I feel like writing tonight. I've been doing a ton of reading the last week or two, and I've thought at one time or another about trying to put together a post about each piece individually, but one of the reasons I haven't, and one of the reasons I've been posting more fitfully recently, is that putting together a post is of that nature is basically a lot of work. It's almost nine o'clock in the evening now. I'm nearly always in asleep at or near ten o'clock, because I've found that my biorhythms are happier if I go to bed and wake up at a regular time. When I was younger I could stay up reading or working until eleven or twelve o'clock and be the worse for wear the next day. No longer.
So anyway, I thought that rather than start working on a post with a purpose I'd do what I maybe most enjoy doing as a writer, what I used to ask my students to do back in the day when I was actually teaching (I'll be teaching a class again in the fall, thank god), what I have gotten away from doing for some reason as my sense of what I've been trying to do in Throughlines has become more formalized, which is, just write. It's not like there's ever a dearth of words. Writing, as I have come to understand it and value it, does not have to be a formal, purposeful activity. It can be, and perhaps ought to be, at least some of the time, more of a welling up, like a song.
Of course, this is not the way we teach writing in school, at least not most of us, and not most of the time. Writing as we teach it, and as students learn it, is about meeting certain kinds of formal and structural and logical expectations that have been preordained by our subject-area teachers. We're told what to do, we give it our best shot, and we get it back, most often, with a grade on it, based on somebody's rubric or standard. I had a conversation with a colleague today about exactly such a situation, about how a student she had been trying to help had given an assignment his best shot and it had come back with some dismissive comments and a disappointing grade.
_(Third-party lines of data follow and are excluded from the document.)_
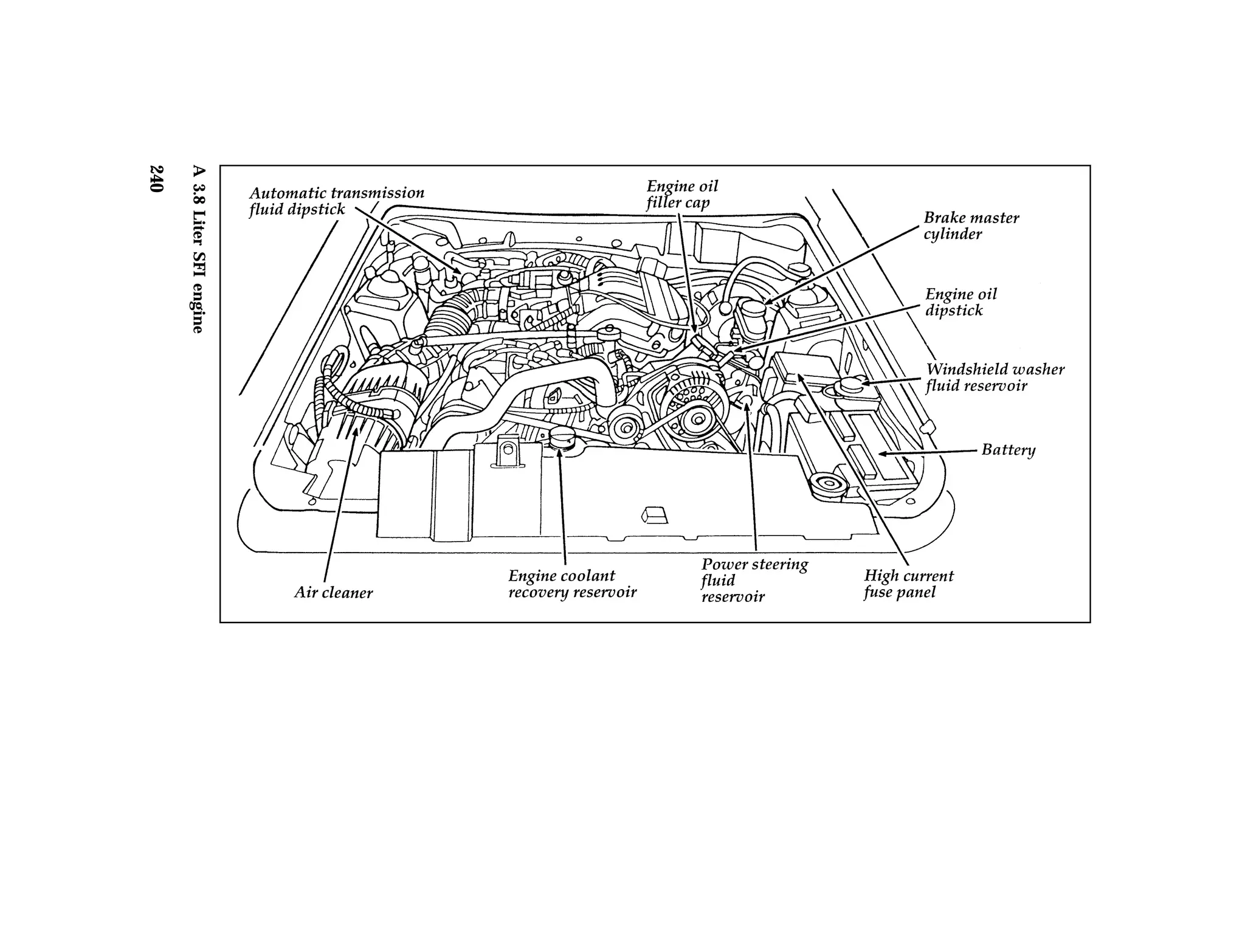 240

A 3.8 Liter SFI engine

Automatic transmission fluid dipstick

Engine oil filler cap

Brake master cylinder

Engine oil dipstick

Windshield washer fluid reservoir

Battery

Air cleaner

Engine coolant recovery reservoir

Power steering fluid reservoir

High current fuse panel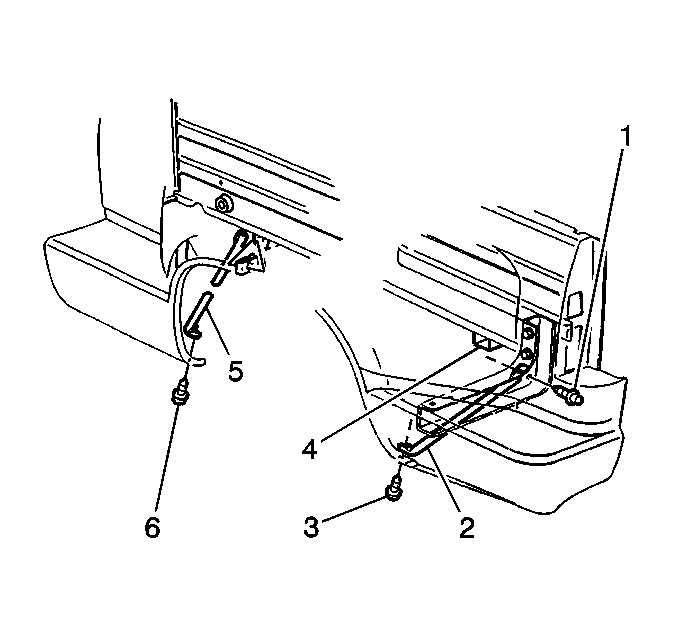 1
5
4
6
3
2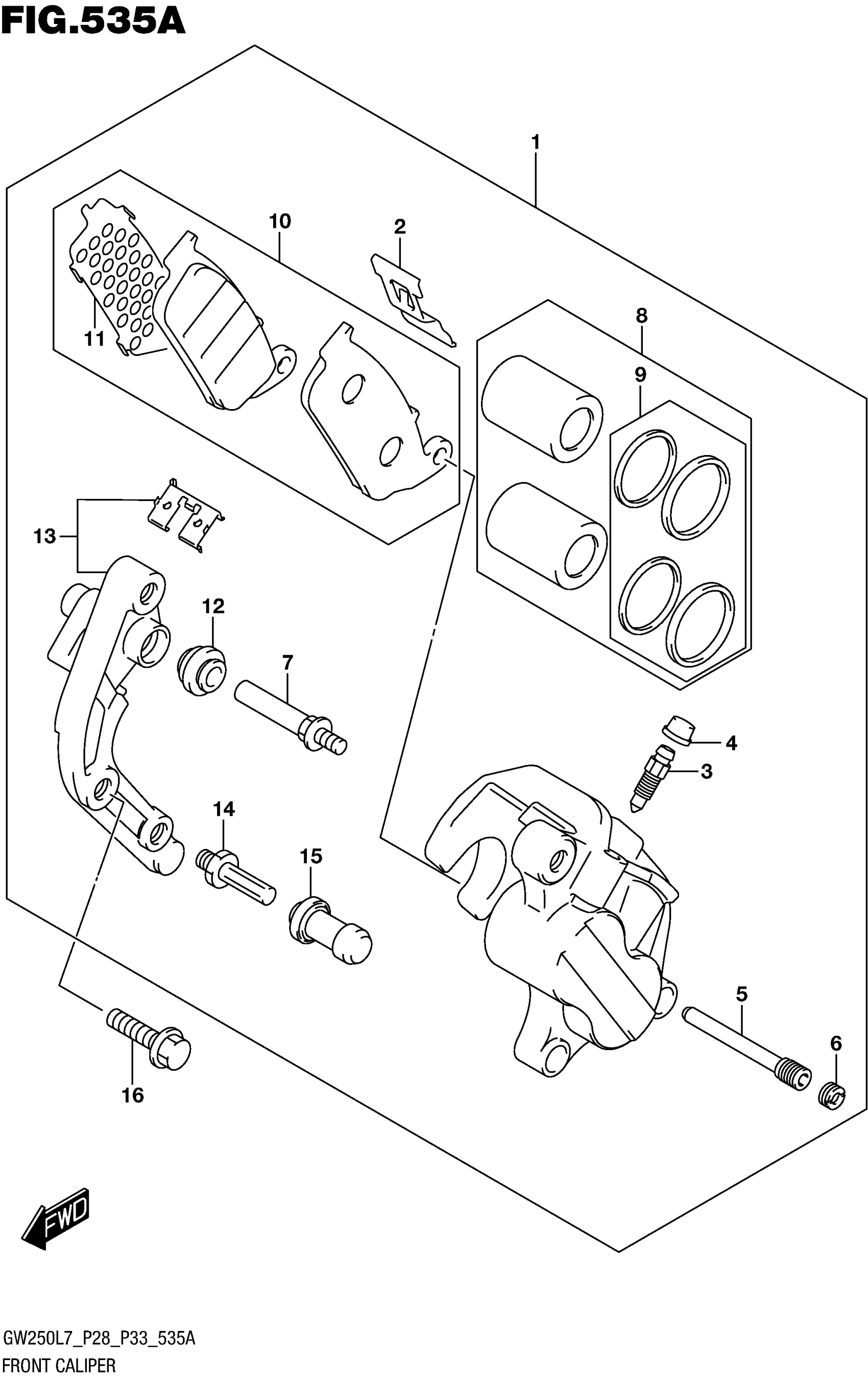 FIG.535A

1

10

2

11

8

9

13

12

7

4

3

14

15

5

6

16

FWD

GW250L7_P28_P33_535A
FRONT CALIPER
And as we talked about it I was feeling sympathy for the student and disheartenment about the situation itself. Why does school have to be this way? What is the point? Where else but in school is anyone ever going to hand you back something you have written with a grade on it? And why would we want to do that, anyway? And once it has been done, and the damage is evident, how do we redress it?
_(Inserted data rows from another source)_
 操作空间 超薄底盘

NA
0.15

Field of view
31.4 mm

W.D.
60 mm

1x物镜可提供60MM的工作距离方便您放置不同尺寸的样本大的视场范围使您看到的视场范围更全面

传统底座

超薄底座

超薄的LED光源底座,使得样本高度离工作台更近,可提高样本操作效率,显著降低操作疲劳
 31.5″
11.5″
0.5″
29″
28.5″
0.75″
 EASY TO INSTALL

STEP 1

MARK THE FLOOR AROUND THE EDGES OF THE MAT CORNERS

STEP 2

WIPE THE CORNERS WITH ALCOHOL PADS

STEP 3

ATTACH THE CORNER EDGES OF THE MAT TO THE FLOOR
Just before I sat down to write I was reading Frank Smith's The Book of Learning and Forgetting, which I found out about on Wes Fryer's blog. It's a book with a lot of what seems to be to be very clear, straightforward, commonsense thinking about literacy, and here's what he had to say (well, a piece of what he had to say) on the subject of damage control:
Students who have "failed" school literacy instruction for 10 years have learned that they can't read and write, that they don't want to or expect to, that they are "dummies." They must be persuaded that none of these things is true, that they are as competent (and as worthwhile) as anyone else—and probably know a great deal about reading and writing. None of this is accomplished without skill and sensitivity in intimate personal relations.
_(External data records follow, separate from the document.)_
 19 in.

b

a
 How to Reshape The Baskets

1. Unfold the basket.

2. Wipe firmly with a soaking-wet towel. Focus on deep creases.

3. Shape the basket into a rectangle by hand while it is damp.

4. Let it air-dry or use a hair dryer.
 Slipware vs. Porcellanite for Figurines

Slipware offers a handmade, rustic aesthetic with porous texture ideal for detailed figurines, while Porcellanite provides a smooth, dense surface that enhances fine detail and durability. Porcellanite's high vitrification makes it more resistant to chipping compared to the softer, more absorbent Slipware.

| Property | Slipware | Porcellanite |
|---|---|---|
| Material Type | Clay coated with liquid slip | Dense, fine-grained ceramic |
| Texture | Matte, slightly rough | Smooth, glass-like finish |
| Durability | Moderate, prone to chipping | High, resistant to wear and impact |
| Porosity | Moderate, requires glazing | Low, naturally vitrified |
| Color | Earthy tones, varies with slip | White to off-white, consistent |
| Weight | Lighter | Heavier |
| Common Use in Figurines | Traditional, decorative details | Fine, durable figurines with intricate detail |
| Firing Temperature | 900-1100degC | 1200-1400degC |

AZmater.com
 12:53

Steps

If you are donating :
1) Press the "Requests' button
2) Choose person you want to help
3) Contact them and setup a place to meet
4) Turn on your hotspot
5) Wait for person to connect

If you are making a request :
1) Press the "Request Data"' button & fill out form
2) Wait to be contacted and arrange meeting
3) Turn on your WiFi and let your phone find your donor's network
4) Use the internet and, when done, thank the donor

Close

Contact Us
Well, it seems my song has become less lyrical. I've somehow drifted into expository mode, which may well be my default mode. The starling croaks, the raven himself is hoarse. At lunch today I mentioned that I was waiting for someone to take the bit in his teeth and the woman I was talking to looked startled. I'm not sure whether because she was not familiar with the expression or because she knew it and was shocked that I was using it in that context. I often do not know what is going to pop out of my mouth until it has already escaped. Which is, essentially, the mode I'm modelling here. I started up there at nine. Now it's ten to, and I'm ending down here. But this, this texture, these words, these commas, these repetitions, they push themselves up from underneath, like seeds, like starts, like birds startled into sudden flight. Charming, I'm sure: Thrice to thine, and thrice to mine, and thrice again to make up nine.
Peace.
2 comments:
Amen! perfect. interestingly/ironically this is what we did at the department meeting after school wed.; and this is how it worked for me (as always, godwilling) -- I hope for most/all others. thanks (as always), liz
Why does it have to be this way? Perhaps it doesn't. Grading and rubrics are overrated. Genuine feedback, conference, and conversation are underrated. When we, as teachers, show we value the latter, we begin to change the paradigm.